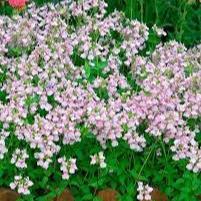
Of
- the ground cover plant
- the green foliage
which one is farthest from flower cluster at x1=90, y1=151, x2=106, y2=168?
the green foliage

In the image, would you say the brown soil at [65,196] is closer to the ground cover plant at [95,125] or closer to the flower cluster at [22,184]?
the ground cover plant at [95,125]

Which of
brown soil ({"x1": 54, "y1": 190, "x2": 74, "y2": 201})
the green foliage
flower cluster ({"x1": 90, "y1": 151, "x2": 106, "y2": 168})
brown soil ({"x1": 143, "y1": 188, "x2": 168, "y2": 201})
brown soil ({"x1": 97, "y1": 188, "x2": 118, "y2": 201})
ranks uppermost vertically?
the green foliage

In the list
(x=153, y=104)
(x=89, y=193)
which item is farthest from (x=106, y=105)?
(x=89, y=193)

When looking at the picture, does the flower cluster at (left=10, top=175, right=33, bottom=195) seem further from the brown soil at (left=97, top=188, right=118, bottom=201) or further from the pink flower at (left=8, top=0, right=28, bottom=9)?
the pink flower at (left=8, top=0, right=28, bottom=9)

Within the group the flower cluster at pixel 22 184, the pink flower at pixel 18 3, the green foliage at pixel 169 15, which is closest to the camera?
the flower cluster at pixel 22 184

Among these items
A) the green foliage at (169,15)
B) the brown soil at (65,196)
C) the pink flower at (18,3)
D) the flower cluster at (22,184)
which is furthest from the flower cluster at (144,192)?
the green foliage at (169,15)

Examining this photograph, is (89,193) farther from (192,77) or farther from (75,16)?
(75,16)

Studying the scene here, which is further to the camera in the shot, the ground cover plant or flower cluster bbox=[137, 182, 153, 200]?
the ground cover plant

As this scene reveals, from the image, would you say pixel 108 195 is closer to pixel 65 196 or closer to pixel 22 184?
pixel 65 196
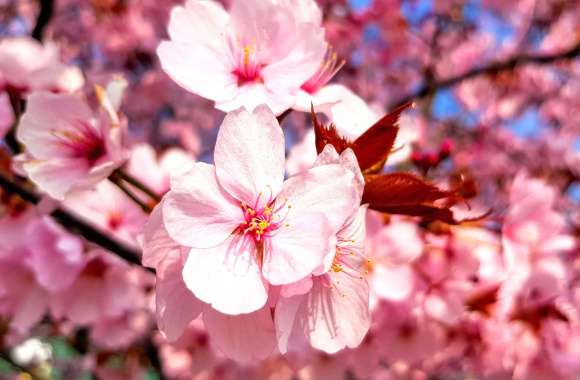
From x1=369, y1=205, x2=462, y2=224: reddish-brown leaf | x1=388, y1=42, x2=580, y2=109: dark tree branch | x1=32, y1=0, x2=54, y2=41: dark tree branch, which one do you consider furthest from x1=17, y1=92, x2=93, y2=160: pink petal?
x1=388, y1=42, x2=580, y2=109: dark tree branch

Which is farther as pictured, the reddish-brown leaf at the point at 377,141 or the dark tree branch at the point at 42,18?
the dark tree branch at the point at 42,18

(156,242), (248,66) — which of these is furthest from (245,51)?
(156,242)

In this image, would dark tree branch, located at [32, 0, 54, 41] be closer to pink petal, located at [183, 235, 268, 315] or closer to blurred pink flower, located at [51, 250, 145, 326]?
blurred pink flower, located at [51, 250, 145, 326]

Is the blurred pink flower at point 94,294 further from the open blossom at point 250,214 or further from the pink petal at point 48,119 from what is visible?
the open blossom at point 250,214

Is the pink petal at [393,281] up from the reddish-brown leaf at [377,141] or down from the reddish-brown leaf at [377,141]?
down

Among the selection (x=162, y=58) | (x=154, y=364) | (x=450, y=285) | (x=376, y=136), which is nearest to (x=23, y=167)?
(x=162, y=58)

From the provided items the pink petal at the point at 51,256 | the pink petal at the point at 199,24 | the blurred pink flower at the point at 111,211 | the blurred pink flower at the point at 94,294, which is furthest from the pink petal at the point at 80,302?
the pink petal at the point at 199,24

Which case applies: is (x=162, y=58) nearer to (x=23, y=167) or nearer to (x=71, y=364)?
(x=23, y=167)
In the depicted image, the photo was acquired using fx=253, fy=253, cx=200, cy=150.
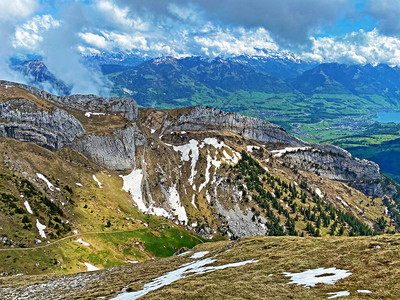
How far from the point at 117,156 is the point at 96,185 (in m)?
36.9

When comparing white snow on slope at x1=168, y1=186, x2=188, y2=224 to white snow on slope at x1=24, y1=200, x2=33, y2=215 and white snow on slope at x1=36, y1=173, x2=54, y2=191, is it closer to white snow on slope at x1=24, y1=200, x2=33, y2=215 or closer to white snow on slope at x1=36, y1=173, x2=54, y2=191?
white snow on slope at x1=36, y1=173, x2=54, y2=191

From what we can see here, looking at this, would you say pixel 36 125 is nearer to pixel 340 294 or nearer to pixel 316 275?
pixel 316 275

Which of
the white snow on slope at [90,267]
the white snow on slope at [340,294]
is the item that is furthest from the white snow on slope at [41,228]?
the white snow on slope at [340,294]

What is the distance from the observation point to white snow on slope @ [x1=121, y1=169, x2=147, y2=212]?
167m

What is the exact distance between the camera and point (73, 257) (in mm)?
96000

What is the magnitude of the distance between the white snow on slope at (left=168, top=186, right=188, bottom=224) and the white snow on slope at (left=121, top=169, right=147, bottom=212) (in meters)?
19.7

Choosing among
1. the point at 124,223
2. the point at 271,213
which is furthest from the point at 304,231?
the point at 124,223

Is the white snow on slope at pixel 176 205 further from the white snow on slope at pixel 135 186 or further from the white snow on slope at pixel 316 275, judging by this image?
+++
**Problem to solve:** Report each line of the records that contains the string "green", matching case exactly.

**Final result:**
- the green foliage
the green foliage
the green foliage
the green foliage
Within the group the flower cluster at pixel 22 184, the pink flower at pixel 18 3, the green foliage at pixel 169 15, which is closest to the camera?
A) the green foliage at (169,15)
the green foliage at (169,15)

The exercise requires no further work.